SNIA SDC 2018 Recap

The iXsystems team descended upon the Storage Networking Industry Association (SNIA)’s Storage Developer Conference last week in full force. SDC is an unrelenting technical conference, packed full of technical sessions, keynotes, Birds of a Feather events, at least one plugfest running throughout, and a very active hallway track. This year, we presented two technical sessions, led two Birds of a Feather sessions, and participated in the SMB plugfest. 

The hottest topics at SDC this year were not dissimilar from last year. There was a large NVMe track with discussions mostly focusing on building a fabric of NVMe devices between hosts over RDMA, Fibre Channel, or even TCP!

Persistent Memory – see my blog post from the 2018 Persistent Memory Summit – had a decent track as well, focusing both on real-world examples of using Persistent Memory as well as addressing some of the challenges facing those using it. My talk this year – Real-World Performance Advantages of NVDIMM and NVMe: A Case Study with OpenZFS – showcased the advantage of persistent memory from a device level and how that translated into a real-world usage: as a SLOG in an OpenZFS storage solution – just like in the TrueNAS M-series.

Speaking of OpenZFS, it was featured in at least two other technical sessions. iXsystems Senior Analyst Michael Dexter’s Combating Evolving Ransomware at the Block Level discussed the evolving ransomware threat, and how OpenZFS is an ideal vendor-neutral file system for combating it. David Bonnie’s talk MarFS, Marchive, and GUFI – Long Term Storage Strategies at LANL provided an architectural overview of how Los Alamos uses a huge number of OpenZFS RAIDZ3 pools as the basis for their long-term storage needs. Finally, iXsystems hosted an OpenZFS Birds of a Feather session, drawing over a dozen participants.

No SDC would be complete without a whole slew of SMB-related talks! This year did not disappoint, with updates from Microsoft and the Samba team. The goal of the Samba team is to make SMB the de-facto general purpose way to access file data across a network. With the near completion of the SMB3 POSIX protocol extensions, I think this goal may be realized much sooner than I ever expected.

This year, iXsystems participated in the SMB plugfest at SDC. At the plugfest, vendors test their products together to ensure interoperability between platforms – we made sure FreeNAS and TrueNAS were represented! In fact, in one technical session, a member of the Samba project was heard saying FreeNAS was their get-out-of-jail-free card for alternate data stream support over SMB, because FreeBSD has a very comprehensive implementation of alternate data streams!

I was thrilled to meet several FreeNAS enthusiasts during my time at SDC this year – including a few of my fellow speakers!

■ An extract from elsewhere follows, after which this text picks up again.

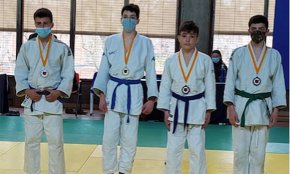 El judoka David Sevilla obté la medalla de bronze a la Super Copa Catalunya infantil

I polled the audience before my session and asked if anyone was using OpenZFS and several hands shot up. With so much open source innovation on display, we decided to host an Open Source Birds of a Feather session. Most attendees were already leveraging open source software, but a few were representing companies that were interested in leveraging open source. 

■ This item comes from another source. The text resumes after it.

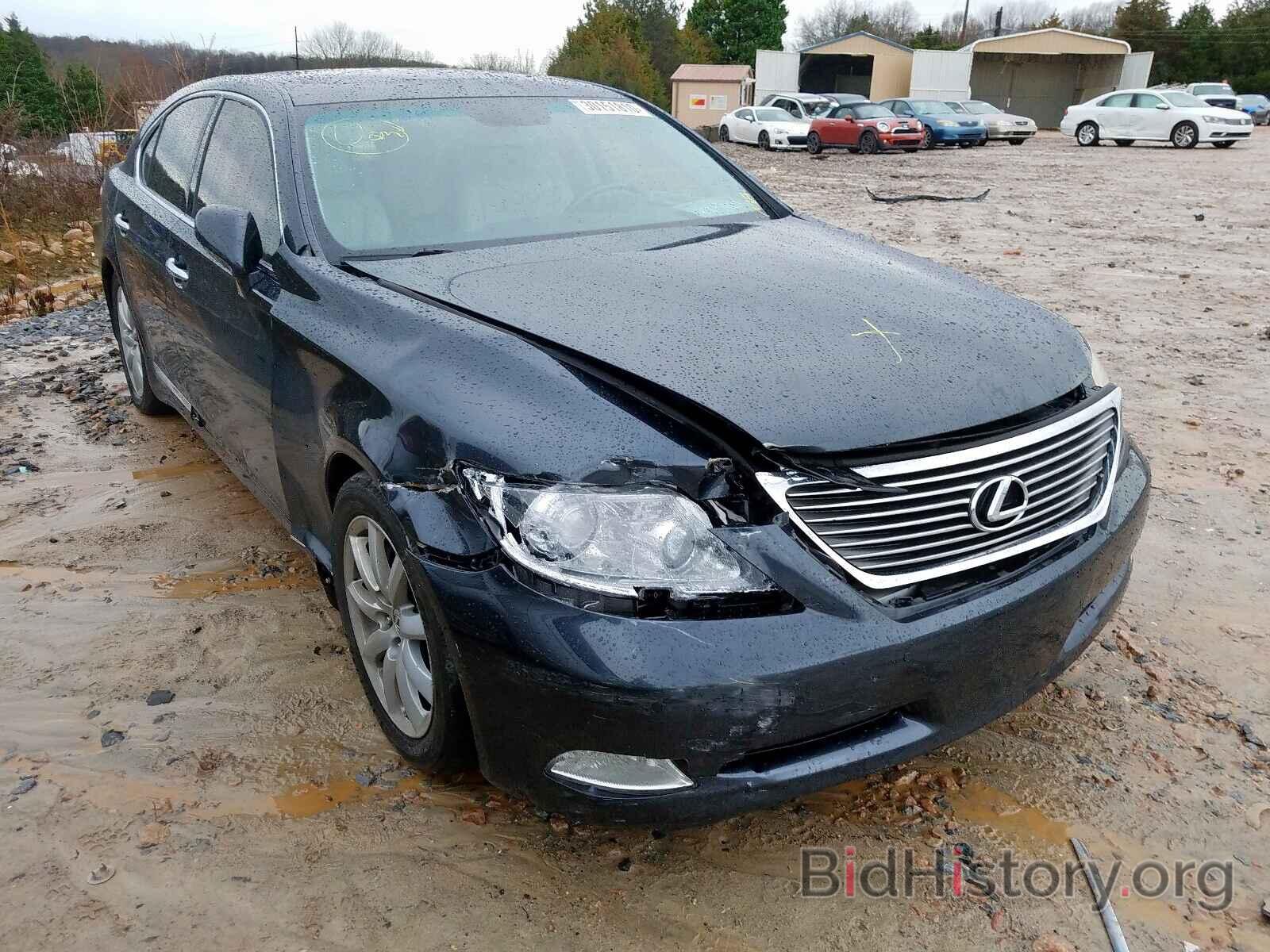 Photo JTHCL46F695002194 - LEXUS LS460 2009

One last topic to cover is SNIA Swordfish, which is an open standard for the management of storage. Swordfish is based upon DMTF’s Redfish standard, which is gaining traction as an open standard for the management of servers. The basic goal of the standard is to provide a vendor-neutral interface for interacting with storage solutions, so storage can be allocated, monitored, and managed using a common language – no matter what vendor implemented the underlying storage system. Do you want to see Swordfish support in your storage systems? Do you already use the Redfish capabilities that are likely in your newer servers?

These are some of the most interesting highlights from SDC 2018 but by no means a complete collection. The slides from this and previous years’ talks can be found at the SNIA SDC website. I look forward to attending, and hopefully presenting again, at SDC 2019 next year!